Lo que de verdad firma un avalista
Aquí está la letra que importa:
- Respondes con todo tu patrimonio presente y futuro: sueldo, cuentas, casa. El aval no se limita a "echar una mano": es responsabilidad plena sobre la deuda.
- La banca suele exigir renuncia a los beneficios de excusión, orden y división: traducido, la entidad puede reclamarte a ti directamente sin agotar antes el patrimonio del deudor, y si hay varios avalistas, exigir el total a cualquiera de ellos.
- El aval computa como deuda tuya: aparece en la CIRBE y reduce tu capacidad para pedir financiación propia — puede frenar tu propia hipoteca años después.
- El impago del avalado te salpica: si tampoco pagas tú, entras en ficheros de morosos y el embargo puede alcanzar tus bienes.
- No es fácil "borrarse": el aval dura lo que dura la deuda, salvo que la entidad acepte liberarte (poco frecuente sin renegociación).
Antes de avalar: el checklist honesto
- ¿Podrías pagar esa cuota tú, además de tus gastos, durante años? Esa es la pregunta real — no "¿confío en él?".

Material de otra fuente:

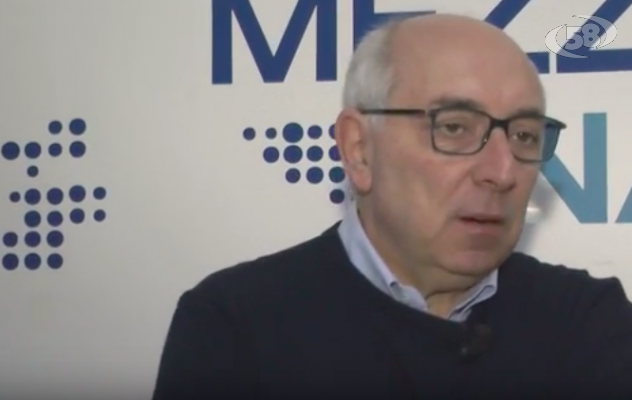 Amministrative e non solo, le bordate di Viespoli contro gli statisti di turno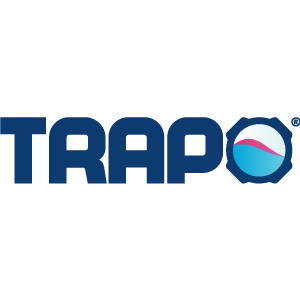 TRAPO 馬來西亞   官網評價5星優惠碼、折扣券省錢情報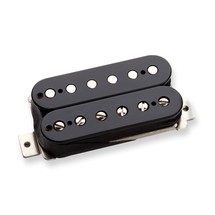 Seymour Duncan TB-59 59 Trembucker, Black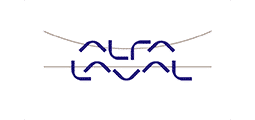 Alfa laval Alfa-laval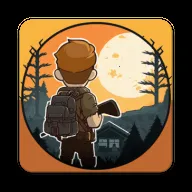 СС�Ҵ�����Ϸv2.7.7 ��׿��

- ¿Cuál es el plan si el avalado pierde ingresos? Los impagos casi nunca son por mala fe, sino por paro, divorcio o enfermedad.
- ¿Puede limitarse el aval? Negocia por escrito un aval parcial (importe máximo) o temporal (los primeros años), en lugar de ilimitado. No siempre lo aceptan; siempre vale la pena pedirlo.
- ¿Hay alternativas? A veces las hay mejores para todos.
Alternativas al aval
- Reducir el importe o alargar el plazo para que el titular apruebe solo — pedir bien un préstamo a veces basta.
- Garantía pignoraticia: en lugar de avalar con todo tu patrimonio, pignorar un depósito concreto limita el riesgo a esa cantidad — el aval "acotado" perfecto.
- Préstamo entre familiares formalizado: si ibas a acabar pagando tú, quizá sea más limpio prestar directamente con contrato y modelo 600.
- En alquileres: seguros de impago de renta o depósitos adicionales sustituyen al avalista.
Si ya eres avalista y hay problemas
Actúa al primer impago, no al quinto: contacta con el avalado y con la entidad, y valora renegociar cuotas (las opciones del deudor también protegen al avalista). Si terminas pagando, la ley te da el derecho de repetición: puedes reclamar al deudor todo lo pagado — guarda cada justificante.
En resumen
Avalar es asumir la deuda de otro con todo tu patrimonio, normalmente sin poder exigir que la entidad persiga primero al deudor. Hazlo solo si podrías pagar esa cuota sin hundirte, negocia límites por escrito y considera alternativas como la pignoración o el préstamo familiar formalizado. Y si el problema es que a alguien "no le llega" para aprobar, a veces la solución es simplemente encontrar la entidad adecuada para su perfil.